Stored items
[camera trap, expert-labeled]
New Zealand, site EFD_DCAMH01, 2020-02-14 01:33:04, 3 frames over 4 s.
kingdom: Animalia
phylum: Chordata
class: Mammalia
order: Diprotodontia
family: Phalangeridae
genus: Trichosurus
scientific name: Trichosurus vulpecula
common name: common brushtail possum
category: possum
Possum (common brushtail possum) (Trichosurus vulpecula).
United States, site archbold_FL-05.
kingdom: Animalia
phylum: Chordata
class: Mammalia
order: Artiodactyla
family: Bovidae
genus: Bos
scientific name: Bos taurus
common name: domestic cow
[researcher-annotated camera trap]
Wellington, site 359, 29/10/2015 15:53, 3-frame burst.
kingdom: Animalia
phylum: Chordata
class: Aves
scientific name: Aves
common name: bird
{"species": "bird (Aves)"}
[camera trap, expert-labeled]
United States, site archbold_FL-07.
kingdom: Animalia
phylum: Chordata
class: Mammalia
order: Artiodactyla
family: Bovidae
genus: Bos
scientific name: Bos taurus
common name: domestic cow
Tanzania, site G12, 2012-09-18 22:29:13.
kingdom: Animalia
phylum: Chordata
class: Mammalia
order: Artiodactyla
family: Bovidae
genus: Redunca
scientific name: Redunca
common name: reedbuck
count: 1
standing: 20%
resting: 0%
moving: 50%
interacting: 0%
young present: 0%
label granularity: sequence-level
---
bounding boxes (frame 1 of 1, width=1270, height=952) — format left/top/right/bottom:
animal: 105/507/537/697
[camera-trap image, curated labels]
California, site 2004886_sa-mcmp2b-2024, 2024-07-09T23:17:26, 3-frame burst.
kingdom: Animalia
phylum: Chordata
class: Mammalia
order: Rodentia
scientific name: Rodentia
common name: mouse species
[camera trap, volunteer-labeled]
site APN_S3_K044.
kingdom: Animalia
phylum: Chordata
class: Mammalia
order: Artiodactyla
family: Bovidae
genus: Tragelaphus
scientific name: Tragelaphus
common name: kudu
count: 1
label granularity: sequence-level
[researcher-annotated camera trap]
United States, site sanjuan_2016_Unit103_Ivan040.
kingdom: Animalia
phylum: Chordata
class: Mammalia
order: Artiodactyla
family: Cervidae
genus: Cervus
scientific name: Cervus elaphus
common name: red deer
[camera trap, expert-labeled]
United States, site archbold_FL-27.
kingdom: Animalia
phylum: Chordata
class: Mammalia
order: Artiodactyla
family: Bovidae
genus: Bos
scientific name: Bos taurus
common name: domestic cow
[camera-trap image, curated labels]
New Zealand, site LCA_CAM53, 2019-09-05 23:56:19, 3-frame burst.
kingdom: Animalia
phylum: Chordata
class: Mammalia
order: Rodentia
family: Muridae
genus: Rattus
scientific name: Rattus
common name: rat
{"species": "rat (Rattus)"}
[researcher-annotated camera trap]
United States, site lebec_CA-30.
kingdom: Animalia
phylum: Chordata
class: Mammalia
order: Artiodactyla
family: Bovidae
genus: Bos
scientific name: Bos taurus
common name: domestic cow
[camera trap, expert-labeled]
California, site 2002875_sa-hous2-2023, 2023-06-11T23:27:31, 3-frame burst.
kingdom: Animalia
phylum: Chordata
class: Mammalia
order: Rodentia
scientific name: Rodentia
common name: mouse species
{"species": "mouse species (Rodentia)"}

### Exercise prompt
Repeat each record word for word.

### Reply
[camera trap, expert-labeled]
New Zealand, site EFD_DCAMH01, 2020-02-14 01:33:04, 3 frames over 4 s.
kingdom: Animalia
phylum: Chordata
class: Mammalia
order: Diprotodontia
family: Phalangeridae
genus: Trichosurus
scientific name: Trichosurus vulpecula
common name: common brushtail possum
category: possum
Possum (common brushtail possum) (Trichosurus vulpecula).
United States, site archbold_FL-05.
kingdom: Animalia
phylum: Chordata
class: Mammalia
order: Artiodactyla
family: Bovidae
genus: Bos
scientific name: Bos taurus
common name: domestic cow
[researcher-annotated camera trap]
Wellington, site 359, 29/10/2015 15:53, 3-frame burst.
kingdom: Animalia
phylum: Chordata
class: Aves
scientific name: Aves
common name: bird
{"species": "bird (Aves)"}
[camera trap, expert-labeled]
United States, site archbold_FL-07.
kingdom: Animalia
phylum: Chordata
class: Mammalia
order: Artiodactyla
family: Bovidae
genus: Bos
scientific name: Bos taurus
common name: domestic cow
Tanzania, site G12, 2012-09-18 22:29:13.
kingdom: Animalia
phylum: Chordata
class: Mammalia
order: Artiodactyla
family: Bovidae
genus: Redunca
scientific name: Redunca
common name: reedbuck
count: 1
standing: 20%
resting: 0%
moving: 50%
interacting: 0%
young present: 0%
label granularity: sequence-level
---
bounding boxes (frame 1 of 1, width=1270, height=952) — format left/top/right/bottom:
animal: 105/507/537/697
[camera-trap image, curated labels]
California, site 2004886_sa-mcmp2b-2024, 2024-07-09T23:17:26, 3-frame burst.
kingdom: Animalia
phylum: Chordata
class: Mammalia
order: Rodentia
scientific name: Rodentia
common name: mouse species
[camera trap, volunteer-labeled]
site APN_S3_K044.
kingdom: Animalia
phylum: Chordata
class: Mammalia
order: Artiodactyla
family: Bovidae
genus: Tragelaphus
scientific name: Tragelaphus
common name: kudu
count: 1
label granularity: sequence-level
[researcher-annotated camera trap]
United States, site sanjuan_2016_Unit103_Ivan040.
kingdom: Animalia
phylum: Chordata
class: Mammalia
order: Artiodactyla
family: Cervidae
genus: Cervus
scientific name: Cervus elaphus
common name: red deer
[camera trap, expert-labeled]
United States, site archbold_FL-27.
kingdom: Animalia
phylum: Chordata
class: Mammalia
order: Artiodactyla
family: Bovidae
genus: Bos
scientific name: Bos taurus
common name: domestic cow
[camera-trap image, curated labels]
New Zealand, site LCA_CAM53, 2019-09-05 23:56:19, 3-frame burst.
kingdom: Animalia
phylum: Chordata
class: Mammalia
order: Rodentia
family: Muridae
genus: Rattus
scientific name: Rattus
common name: rat
{"species": "rat (Rattus)"}
[researcher-annotated camera trap]
United States, site lebec_CA-30.
kingdom: Animalia
phylum: Chordata
class: Mammalia
order: Artiodactyla
family: Bovidae
genus: Bos
scientific name: Bos taurus
common name: domestic cow
[camera trap, expert-labeled]
California, site 2002875_sa-hous2-2023, 2023-06-11T23:27:31, 3-frame burst.
kingdom: Animalia
phylum: Chordata
class: Mammalia
order: Rodentia
scientific name: Rodentia
common name: mouse species
{"species": "mouse species (Rodentia)"}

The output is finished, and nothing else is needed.